Christopher (2004) ve Dana Reeve’den (2006) Yıllar Sonra Barack Obama İmzası ile Christopher and Dana Reeve Paralysis Act (2009)
A.T.A.: Dana Reeve, eşinin ölümünden iki yıl sonra, 2006 yılında akciğer kanserinden 45 yaşında vefat ediyor ve o vakfın adı da Christopher and Dana Reeve Vakfı oluyor. Üç çocuğu aslında bunu bir şekilde hayata geçiriyorlar ve 2009 yılında da Barack Obama başkanlığında Christopher and Dana Reeve Paralysis Act yani Türkçesi ile Christopher ve Dana Reeve Felç Kanunu, Felç Yasası çıkıyor. Bu yasaya biraz baktım ve kök hücre çalışmalarına destek verilmesine dair bir yasa ama tabii 2009 yılı diyor. Arada bir Trump dönemi geçirdik ve ikincisi de yeni başladı. O yasanın son durumu ne oldu hiç bilmiyorum.

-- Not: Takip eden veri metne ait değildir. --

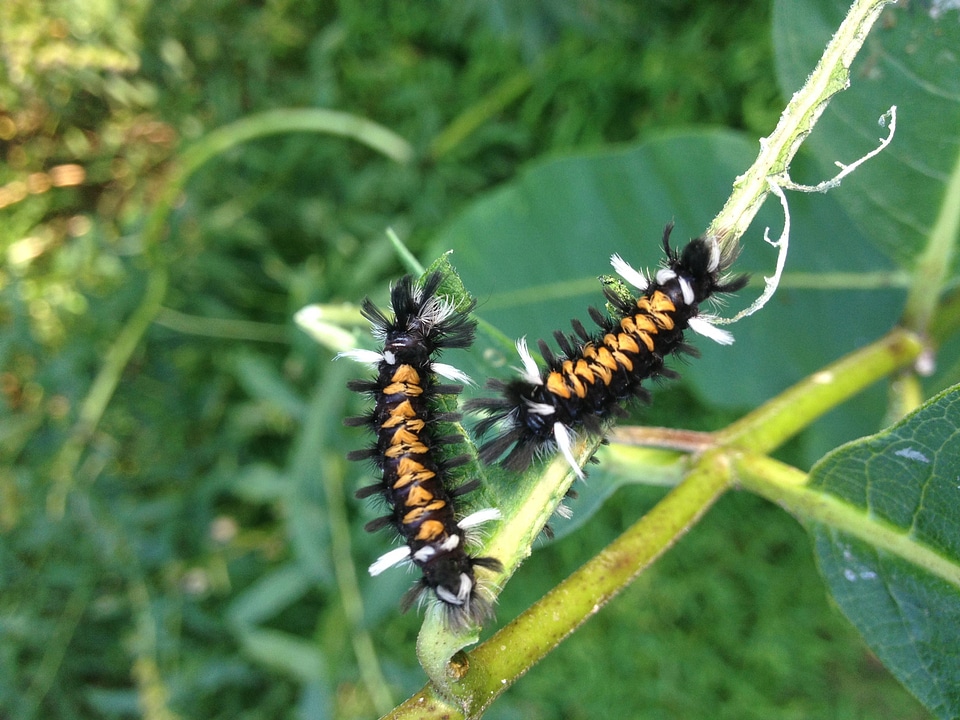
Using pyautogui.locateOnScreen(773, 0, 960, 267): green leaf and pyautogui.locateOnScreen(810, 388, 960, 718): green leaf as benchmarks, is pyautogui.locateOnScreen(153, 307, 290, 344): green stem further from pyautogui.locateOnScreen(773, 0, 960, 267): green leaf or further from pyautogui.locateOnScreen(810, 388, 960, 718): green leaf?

Christopher Reeve, Superman’de oynadığı için çocukluğuma da temas eden bir aktör. Tekrar ruhu şad olsun diyorum, anıyorum kendisini. Bu 3 Aralık haftasında onu anmak istedim ama tabii sağlamcı bir yerden düşünmüş çünkü 43 yaşına kadar sağlam yani tırnak içinde ‘sağlam’ bir insandı Christopher Reeve, onun ardından bu kazayı geçiriyor ve iyileşmek, tırnak içinde ‘sakatlıktan kurtulmak iyileşmek midir, değil midir?’ Bunlar hep soru işaretleri. Sakat olmayanlara bunu anlatmak çok zor yani şöyle örnek vereyim; bir erkeğe kadını anlatmak nasıl zor ise ya da Afrikalıya Avrupalıyı anlatmak nasıl zor ise, sakat olmayana da sakatı anlatmak da böyle zor. O yüzden benim talebim şu en azından; ‘hayır, sen anlamazsın’ gibi üst perdeden değil de, bizden duyduğunuz şekilde kabul etmeniz gerekiyor bazı şeyleri. Bunları da söylemiş olayım. Bu hafta böyle bir konuya yer vermek istedim. Çok not aldım, inanılmaz not aldım ama değil yarım saat, üç saat konuşsam da bitiremem. Christopher Reeve’e, Superman'e buradan selam göndererek bitirmek istiyorum. Haftaya görüşmek üzere, hoşçakalın.